Norah, Mercy, Farida, and Lydia are beneficiaries of the project which has reached a number of youths who have lauded it.

They are engaged as peer supporters in health facilities in the targeted areas. Apart from holding community health talks, they hold support group forums where they get to share their stories and encourage each other in their battle against HIV.

“This program (Youth Care project) has empowered me. It has helped me to accept myself as I am. It has also taught me to live not for the virus but with the virus. Despite being HIV positive, it encourages me to be a mother, a student, and also a role model to peers that come to the health facility looking up to me,” shares 23-year-old Lydia who is a final year student at the Kenya College of Accounting (KCA).

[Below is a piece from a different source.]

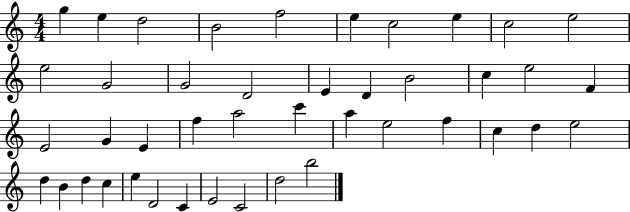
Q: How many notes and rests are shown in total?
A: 43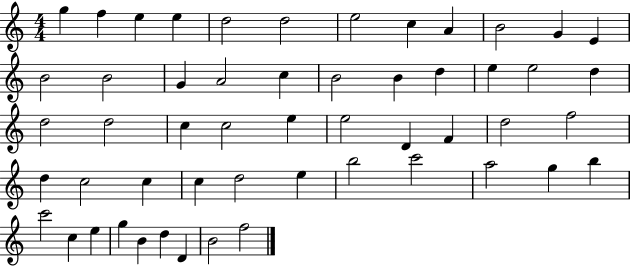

Norah brightens up while narrating, “The support group helps me feel that I am not alone. It also helps other youth who get to easily interact with us (the peer supporters). The youth Care project has really supported us.”

The 4 admit that the project has made their walk with HIV friendlier. They have embraced self-acceptance and are calling on those infected to take up medication while urging those who are HIV-negative to be vigilant. They attest that HIV is not the end of life.

Nelson Akoth, NAYA Kenya Programs Officer. Photo | Courtesy

Nelson Akoth, Youth Care program’s officer, who laments that frequent stock outs of essential supplies such as condoms at public health facilities have been a major challenge in the fight against HIV says that the 4-year project that is currently one and a half years old tries to spread the word about HIV services that are available in Kenya’s public health facilities.

Such projects are beneficial, especially at a time when government agencies like the NSDCC are calling for a multi-sectorial and collective approach in the fight to reduce cases of HIV infections among adolescents and the youth.

Nicasio Njagi, Kamukunji Constituency HIV Programs Coordinator. Photo | Courtesy

Kamukunji Sub-county HIV Programming Coordinator, Nicasio Njagi, admits that projects such as Youth Care have been instrumental in HIV prevention among the youth.

Njagi reveals that through dialogues with the youth that the public health practitioners coordinate together with such partner organizations, they are able to offer services that are responsive to the youth’s needs.

“The services we give our youth are so diverse. We sensitize them on HIV prevention. We talk to them about abstaining, being faithful and collective, and proper use of condoms,” Njagi elaborates.

Njagi further emphasizes the need for youth and people living with HIV to adhere to their regimen in a bid to hit a zero viral load, consequently preventing the spread of HIV.

More and more youth living with HIV are living to tell their stories of hope and resilience as they also take their medication religiously to suppress their viral loads to undetectable and therefore curb transmissions.


Eliud Mutwiri is a reporter and news anchor at KUTV. He has a bias for reporting political, business, and human-interest stories. Other areas of interest are environment, climate change and climate action reporting.